The intermediate language defined in the CLI specification is called the Common Intermediate Language (CIL). It has a rich set of opcodes, not tied to any existing hardware architecture, which drive a simple-to-understand abstract stack machine. Likewise, the Common Type System (CTS), defines the base set of types that embody standardized cross-language interoperability. To fully realize the benefits of this language-agnostic world, high-level compilers need to agree on both the CIL instruction set and its matching set of datatypes. Without this agreement, different languages might choose different mappings; for example, how big is a C#
int, and how does it relate to a Visual Basic
Integer? Is that the same as a C++
long? By matching the instruction set to the types, these choices are made considerably simpler; choices about exactly which instructions and types to use are, of course, in the hands of compiler implementers, but the presence of a well-thought-out specification means that making these choices is considerably more straightforward. By using this approach, the resulting code can interoperate with code and frameworks written in other languages, which results in more effective reuse. Chapter 3 discusses the CLI type system in great detail, while Chapter 5 covers CIL and how it is converted into native instructions.

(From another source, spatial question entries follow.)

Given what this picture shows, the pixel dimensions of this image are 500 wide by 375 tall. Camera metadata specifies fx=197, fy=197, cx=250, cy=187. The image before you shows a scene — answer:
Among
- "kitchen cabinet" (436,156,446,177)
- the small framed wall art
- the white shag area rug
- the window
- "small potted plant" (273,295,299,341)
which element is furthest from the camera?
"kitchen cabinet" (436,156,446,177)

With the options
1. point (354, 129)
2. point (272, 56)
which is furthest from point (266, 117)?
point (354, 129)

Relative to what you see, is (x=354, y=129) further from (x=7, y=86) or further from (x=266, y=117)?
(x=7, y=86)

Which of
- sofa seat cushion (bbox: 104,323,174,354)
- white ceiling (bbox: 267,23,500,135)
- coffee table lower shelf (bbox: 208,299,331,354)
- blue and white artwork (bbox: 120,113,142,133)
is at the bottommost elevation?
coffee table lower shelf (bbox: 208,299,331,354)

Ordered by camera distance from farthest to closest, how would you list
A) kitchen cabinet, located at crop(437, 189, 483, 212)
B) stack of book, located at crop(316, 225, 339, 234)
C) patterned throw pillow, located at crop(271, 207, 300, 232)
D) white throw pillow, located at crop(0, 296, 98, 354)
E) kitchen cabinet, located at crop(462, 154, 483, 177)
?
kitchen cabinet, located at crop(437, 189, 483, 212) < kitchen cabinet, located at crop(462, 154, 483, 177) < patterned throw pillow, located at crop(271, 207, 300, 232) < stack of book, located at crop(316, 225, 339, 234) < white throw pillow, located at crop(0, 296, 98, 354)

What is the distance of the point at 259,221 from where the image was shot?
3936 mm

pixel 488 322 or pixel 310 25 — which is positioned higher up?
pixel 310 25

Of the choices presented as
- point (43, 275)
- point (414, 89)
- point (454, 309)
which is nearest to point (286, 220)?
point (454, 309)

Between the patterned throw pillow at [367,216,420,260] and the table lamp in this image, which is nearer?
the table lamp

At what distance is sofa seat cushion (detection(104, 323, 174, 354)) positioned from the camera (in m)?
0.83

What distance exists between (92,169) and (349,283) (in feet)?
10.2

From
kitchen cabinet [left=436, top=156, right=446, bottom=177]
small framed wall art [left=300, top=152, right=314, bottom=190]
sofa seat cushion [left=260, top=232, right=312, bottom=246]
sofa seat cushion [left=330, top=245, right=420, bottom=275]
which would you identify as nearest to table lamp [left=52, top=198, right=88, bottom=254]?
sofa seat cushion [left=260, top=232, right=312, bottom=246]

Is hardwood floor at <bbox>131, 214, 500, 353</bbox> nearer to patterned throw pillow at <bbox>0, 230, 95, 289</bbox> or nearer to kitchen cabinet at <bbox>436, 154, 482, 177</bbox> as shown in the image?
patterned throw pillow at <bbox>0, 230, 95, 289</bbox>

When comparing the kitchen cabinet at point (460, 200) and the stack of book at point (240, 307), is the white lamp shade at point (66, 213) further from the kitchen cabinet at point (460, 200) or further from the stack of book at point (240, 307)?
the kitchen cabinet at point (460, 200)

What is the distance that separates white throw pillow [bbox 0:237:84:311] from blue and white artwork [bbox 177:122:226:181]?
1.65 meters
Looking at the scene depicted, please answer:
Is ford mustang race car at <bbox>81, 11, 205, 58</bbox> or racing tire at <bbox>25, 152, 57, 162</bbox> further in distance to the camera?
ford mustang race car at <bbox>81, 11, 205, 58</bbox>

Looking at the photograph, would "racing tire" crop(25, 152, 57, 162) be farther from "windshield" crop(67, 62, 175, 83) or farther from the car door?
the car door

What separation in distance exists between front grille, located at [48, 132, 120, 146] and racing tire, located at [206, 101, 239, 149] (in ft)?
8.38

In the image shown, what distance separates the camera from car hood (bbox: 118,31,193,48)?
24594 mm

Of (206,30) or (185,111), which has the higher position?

With its type system and its abstract computational model, the CLI enables the idea that software components, written at different times by different parties, can be verified, loaded, and used together to build applications. Within the CLI, individual components are packaged into units called assemblies , which can be dynamically loaded into the execution engine on demand either from local disk, across a network, or even created on-the-fly under program control.
Assemblies define the component model semantics for the CLI. Types cannot exist outside of assemblies; conversely, the assembly is the only mechanism through which types can be loaded into the CLI. Assemblies are in turn made up of one or more modules — a packaging subunit in which information resides—plus a chunk of metadata describing the assembly called the assembly manifest . While assemblies can be made up of multiple modules, most often an assembly will consist of one module.
To ensure that assemblies aren’t tampered with between the time they were compiled and the time they are loaded, each assembly can be signed using a cryptographic key pair and a hash of the entire assembly, and this signature can be placed into the manifest. The signature is respected by the execution engine, and ensures that assemblies won’t be tampered with and that damaged assemblies won’t be loaded. If a hash generated at runtime from the assembly doesn’t match the hash contained in the assembly’s manifest, the runtime will refuse to load the assembly and raise an exception before the potentially bad code has a chance to do anything.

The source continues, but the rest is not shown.